[[ COLLECTED MATERIAL open ]]

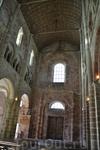 важной местной достопримечательностью является аббатство Мон-Сен-Мишель. Воздвигнуто оно было в период с XI по XIV век; согласно легенде, начать строительство ...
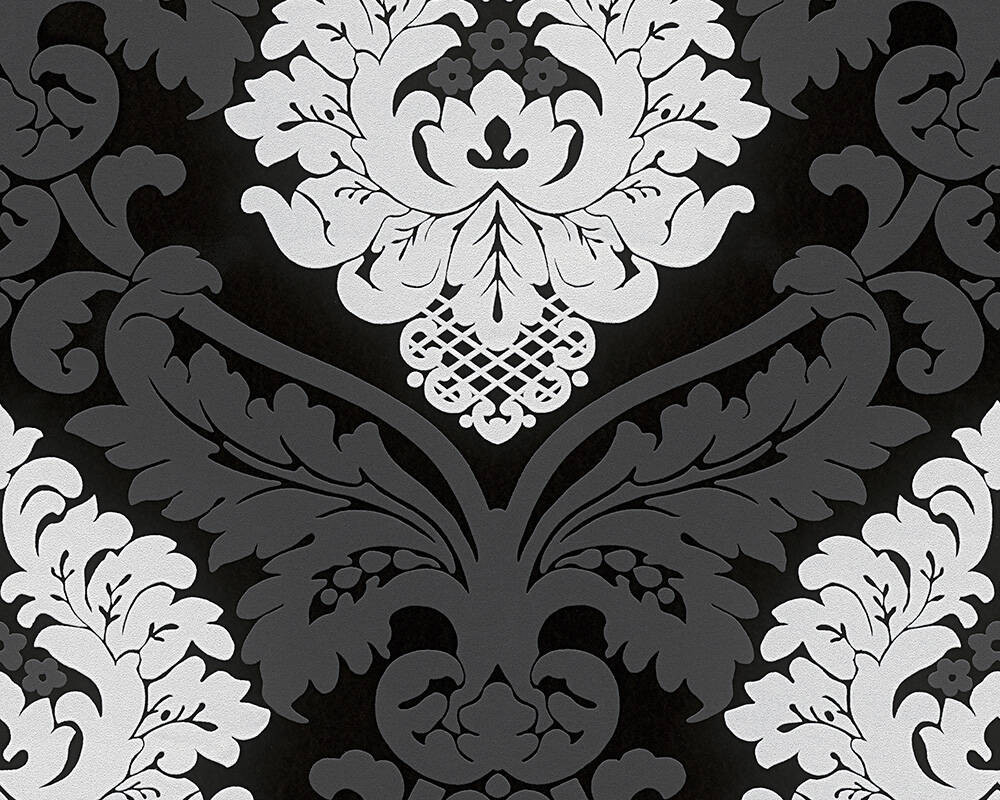 Baroque - Black & White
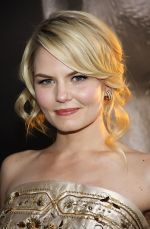 Jennifer Morrison attends the Warrior Los Angeles Premiere at ArcLight Cinemas on 6th September 2011 (17).jpg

[[ COLLECTED MATERIAL closed ]]

▸ PROBLEM DESCRIPTION: The pictures stay out; copy the rest of the data word for word.

▸ FINAL ANSWER:
 важной местной достопримечательностью является аббатство Мон-Сен-Мишель. Воздвигнуто оно было в период с XI по XIV век; согласно легенде, начать строительство ...
 Baroque - Black & White
 Jennifer Morrison attends the Warrior Los Angeles Premiere at ArcLight Cinemas on 6th September 2011 (17).jpg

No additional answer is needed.